An Emulator for Fine-Tuning Large Language Models using Small Language Models

Widely used language models (LMs) are typically built by scaling up a two-stage training pipeline: a pre-training stage that uses a very large, diverse dataset of text and a fine-tuning (sometimes, 'alignment') stage that uses targeted examples or other specifications of desired behaviors. While it has been hypothesized that knowledge and skills come from pre-training, and fine-tuning mostly filters this knowledge and skillset, this intuition has not been extensively tested. To aid in doing so, we introduce a novel technique for decoupling the knowledge and skills gained in these two stages, enabling a direct answer to the question, "What would happen if we combined the knowledge learned by a large model during pre-training with the knowledge learned by a small model during fine-tuning (or vice versa)?" Using an RL-based framework derived from recent developments in learning from human preferences, we introduce emulated fine-tuning (EFT), a principled and practical method for sampling from a distribution that approximates (or 'emulates') the result of pre-training and fine-tuning at different scales. Our experiments with EFT show that scaling up fine-tuning tends to improve helpfulness, while scaling up pre-training tends to improve factuality. Beyond decoupling scale, we show that EFT enables test-time adjustment of competing behavioral traits like helpfulness and harmlessness without additional training. Finally, a special case of emulated fine-tuning, which we call LM up-scaling, avoids resource-intensive fine-tuning of large pre-trained models by ensembling them with small fine-tuned models, essentially emulating the result of fine-tuning the large pre-trained model. Up-scaling consistently improves helpfulness and factuality of instruction-following models in the Llama, Llama-2, and Falcon families, without additional hyperparameters or training.

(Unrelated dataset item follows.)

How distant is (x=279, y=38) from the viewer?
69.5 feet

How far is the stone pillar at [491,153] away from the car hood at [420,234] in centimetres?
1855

翻译：广泛使用的语言模型（LMs）通常通过扩展两阶段训练流程构建：预训练阶段利用大规模、多样化的文本数据集，微调（有时称为"对齐"）阶段则使用目标示例或行为规范。尽管已有假设认为知识和技能来自预训练，而微调主要是过滤这些知识与技能集，但这种直觉尚未得到充分验证。为促进相关研究，我们提出一种解耦两阶段知识获取的新型技术，可直接回答："如果将大模型在预训练阶段学到的知识与小模型在微调阶段学到的知识进行组合（或反之），会产生什么结果？"基于近期从人类偏好中学习的最新进展，我们引入基于强化学习的框架——模拟微调（EFT），这是一种可采样近似（或"模拟"）不同规模下预训练与微调结果分布的原则性实用方法。实验表明，扩大微调规模倾向于提升实用性，而扩大预训练规模则倾向于改善事实准确性。除解耦规模外，我们证明EFT无需额外训练即可在测试时调整相互竞争的行为特性（如实用性与无害性）。最后，EFT的特例——大语言模型升尺度（LM up-scaling），通过将大型预训练模型与小规模微调模型集成，避免了对大型预训练模型进行资源密集型的微调，从而模拟其微调效果。升尺度方法在Llama、Llama-2和Falcon系列指令遵循模型中持续提升实用性与事实准确性，且无需额外超参数或训练。